Beantwoording vraagstelling 2:
Nee, de stroken zijn na verwijdering niet herbruikbaar dan wel herlegbaar (voor de reden hiervoor, zie beantwoording vraagstelling 1).
(...)
Dit type Pvc, zoals door mij aangetroffen, is plus minus 2,5 mm dik en heeft de benaming Dryback Pvc. (...)

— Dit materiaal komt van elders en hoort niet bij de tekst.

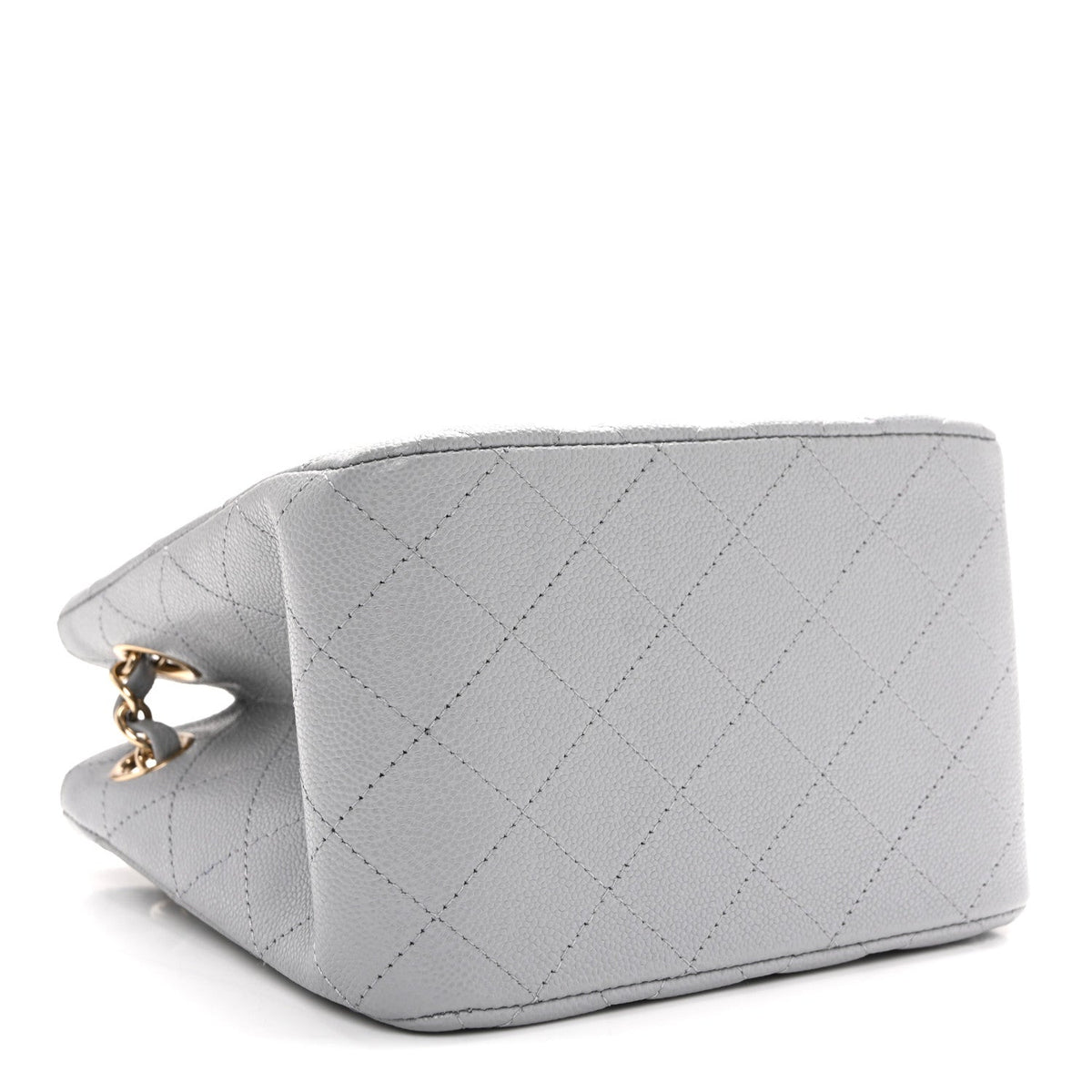 Mini Quilted Caviar Bucket Bag - Grey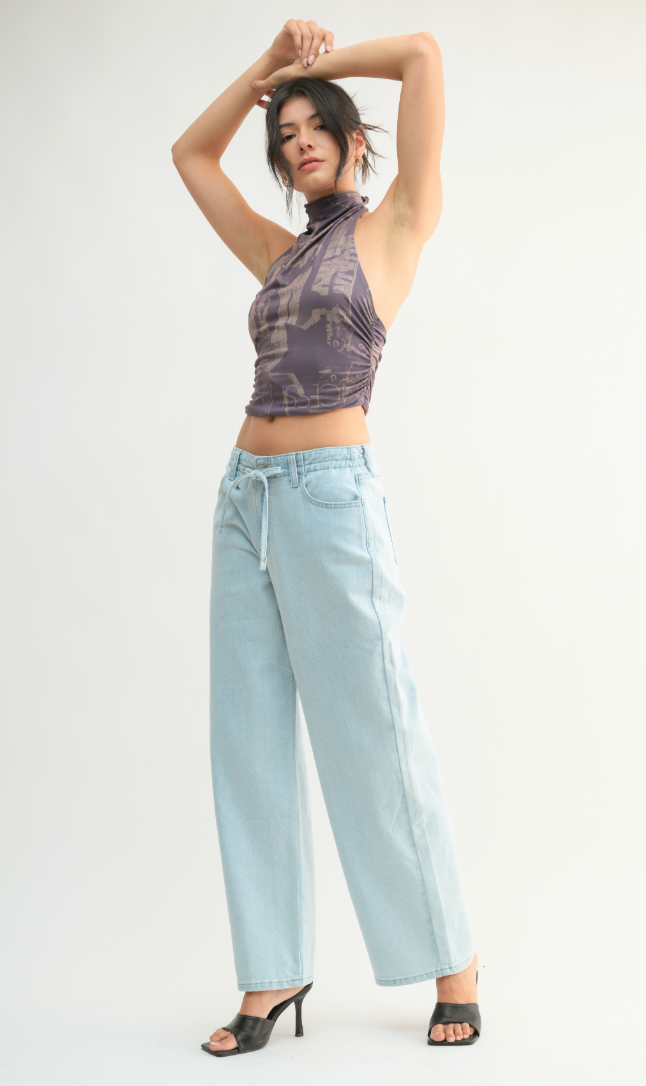 Drawstring Wide Leg Jean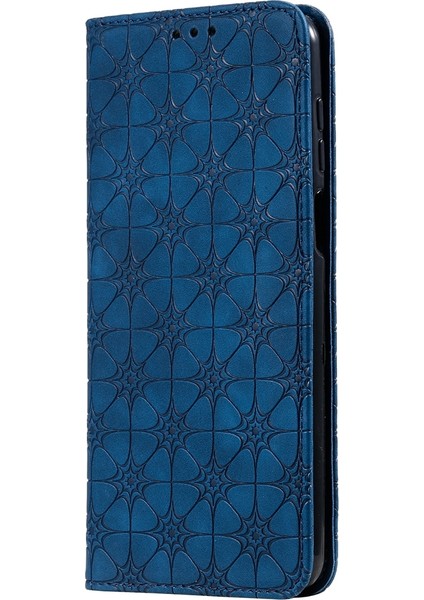 Xiaomi Redmi İçin Note 9 Pro Deri Kabartma Deri Kılıf Koyu Mavi (Yurt Dışından)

Een ander type Pvc, namelijk Click Pvc, heeft een dikte variërend van 4 tot 8 mm en is rondom voorzien van een clickverbinding. Dit type Pvc wordt zwevend op een zwevende tussenvloer gelegd welke 1 tot 2 mm dik is door middel van het in elkaar klikken van de delen. Dit type click Pvc is te demonteren, hergebruiken, herleggen en verhuisbaar. Het gaat hier echter om een totaal ander type Pvc met een clickverbinding welke voor wat betreft het hergebruiken en herleggen op geen enkele wijze is te vergelijken met een verlijmde Dryback Pvc. (...)”
2.8
De verhuurder heeft een e-mail van 19 september 2023 overgelegd van [naam] , directeur van de firma S-pod, de leverancier van de pvc-vloeren, waarin onder meer het volgende staat:
“ (...) De zand cementvloer is indertijd opgeleverd inclusief door ons aangebrachte egaline afwerking. Dit is de basis geweest (onroerend) voor het plaatsen van vinyl stroken.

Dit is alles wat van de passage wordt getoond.